Source document START
In most studies, such as those of Ramachandran & Hirstein (5) and McCabe et al. (7), patients could not evoke the referred sensations themselves and the referred sensations were not perceived when the stimulation was made visible. In our study and in the study of Maihofner et al. (18), patients reported referred sensations with their eyes open and closed, but only after they were made aware of the referred sensations. In our study, none of the patients were aware of the referred sensations before we tested them. In all patients, the referred sensations were found when using cotton swabs. Referred sensations during pinprick, vibration and air blowing were also reported, but less frequently than after touch. This fits well with reports of referred sensation in other conditions (5, 8). The referred sensations in our subjects were found not only ipsilaterally, but also contralaterally, both for touch and vibration. Contralateral referred sensations might be explained by the fact that the hand is represented not only in the contralateral hemisphere but also in the ipsilateral hemisphere (2).
In other patient populations, such as patients with phantom pain after arm amputations or with CRPS, has been suggested that there is a correlation between pain, especially phantom pain, and referred sensations (10, 14, 18, 19). Maihofner et al. (18) reported 1 case out of 3 patients with CRPS type II with sensory mislocalization, and in our study there was one patient with referred sensations who also had CRPS type II. However, in a study on patients with brachial plexus avulsion injury and surgical repairs, Htut et al. (9) found no statistical significant difference between pain scores in patients with referred sensations and those in patients without referred sensations. Grusser et al. (11) did not find a significant correlation between non-painful referred sensations induced by painful or non-painful stimuli and cortical reorganization, and suggested that painful and non-painful phantom phenomena are mediated by different neural substrates. Based on the small number of subjects in our studies we are not able to relate the development of pain syndromes directly to the presence of referred sensations.
In addition to the small number of subjects and the irregular times of follow-up, a limitation of this study is that the assessment of referred sensations is a subjective procedure and may depend on how the examiner explains the assessment. Although the assessment was conducted using a standard protocol and the examiner tried to respond in as neutral a manner as possible to the information provided by the patients, there is always a risk that patients are influenced by the examiner.
Evidence for the cortical plasticity that is the basis of the phenomenon of referred sensations is extensive (20), indicating that the brain is a dynamic, continuously changing neural organization in which every motor output, sensory input or environmental context induces neural plastic changes, such as sensitization, reorganization and remapping. Future studies may indicate which individual differences could explain why some patients have referred sensations and other patients do not. Further research is required to determine the factors that influence recovery of hand function after nerve injury.
Source document END
• [Tasks]
**A)** Update the study text's passage, everything from "In addition to" down to "by the examiner.", replacing "examiner" with "assessor".
**B)** Shorten the study text's paragraph beginning "In addition to the small number of subjects" into a brief list of its main points.
The data below come from a separate source unrelated to the study text.
Recorded information START
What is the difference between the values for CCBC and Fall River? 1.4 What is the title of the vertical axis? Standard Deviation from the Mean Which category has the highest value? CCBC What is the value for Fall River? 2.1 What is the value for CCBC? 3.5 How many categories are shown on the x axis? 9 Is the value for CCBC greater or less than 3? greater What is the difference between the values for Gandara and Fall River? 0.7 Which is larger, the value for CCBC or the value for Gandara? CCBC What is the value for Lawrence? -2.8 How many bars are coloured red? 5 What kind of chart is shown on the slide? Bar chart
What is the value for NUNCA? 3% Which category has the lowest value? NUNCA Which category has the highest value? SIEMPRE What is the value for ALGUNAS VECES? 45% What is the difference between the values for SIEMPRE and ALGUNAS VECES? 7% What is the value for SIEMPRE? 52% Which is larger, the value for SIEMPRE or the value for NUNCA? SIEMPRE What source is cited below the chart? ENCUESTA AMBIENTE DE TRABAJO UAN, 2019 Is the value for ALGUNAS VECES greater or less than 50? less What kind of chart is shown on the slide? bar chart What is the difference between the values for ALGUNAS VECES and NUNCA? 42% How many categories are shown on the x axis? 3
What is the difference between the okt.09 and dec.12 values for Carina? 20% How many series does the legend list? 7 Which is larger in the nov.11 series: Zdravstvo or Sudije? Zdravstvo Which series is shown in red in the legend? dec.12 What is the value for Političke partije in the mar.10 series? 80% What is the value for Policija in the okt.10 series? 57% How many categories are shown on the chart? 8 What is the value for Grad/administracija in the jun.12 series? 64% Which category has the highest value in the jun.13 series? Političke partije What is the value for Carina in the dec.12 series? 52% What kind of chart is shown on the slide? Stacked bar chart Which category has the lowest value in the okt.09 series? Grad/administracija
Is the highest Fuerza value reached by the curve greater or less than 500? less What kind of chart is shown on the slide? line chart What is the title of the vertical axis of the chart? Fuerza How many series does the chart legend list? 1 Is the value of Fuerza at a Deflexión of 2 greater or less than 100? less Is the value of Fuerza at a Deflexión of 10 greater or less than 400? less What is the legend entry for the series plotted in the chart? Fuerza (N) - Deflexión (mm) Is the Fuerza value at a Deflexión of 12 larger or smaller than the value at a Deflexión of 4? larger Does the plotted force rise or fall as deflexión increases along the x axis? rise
Recorded information END
• [Solutions by task]
**A)**
In addition to the small number of subjects and the irregular times of follow-up, a limitation of this study is that the assessment of referred sensations is a subjective procedure and may depend on how the assessor explains the assessment. Although the assessment was conducted using a standard protocol and the assessor tried to respond in as neutral a manner as possible to the information provided by the patients, there is always a risk that patients are influenced by the assessor.

**B)**
- Limitations of the study include the small number of subjects and the irregular times of follow-up.
- Assessing referred sensations is subjective and may depend on how the examiner explains it.
- The assessment followed a standard protocol, and the examiner tried to respond neutrally.
- Patients may still be influenced by the examiner.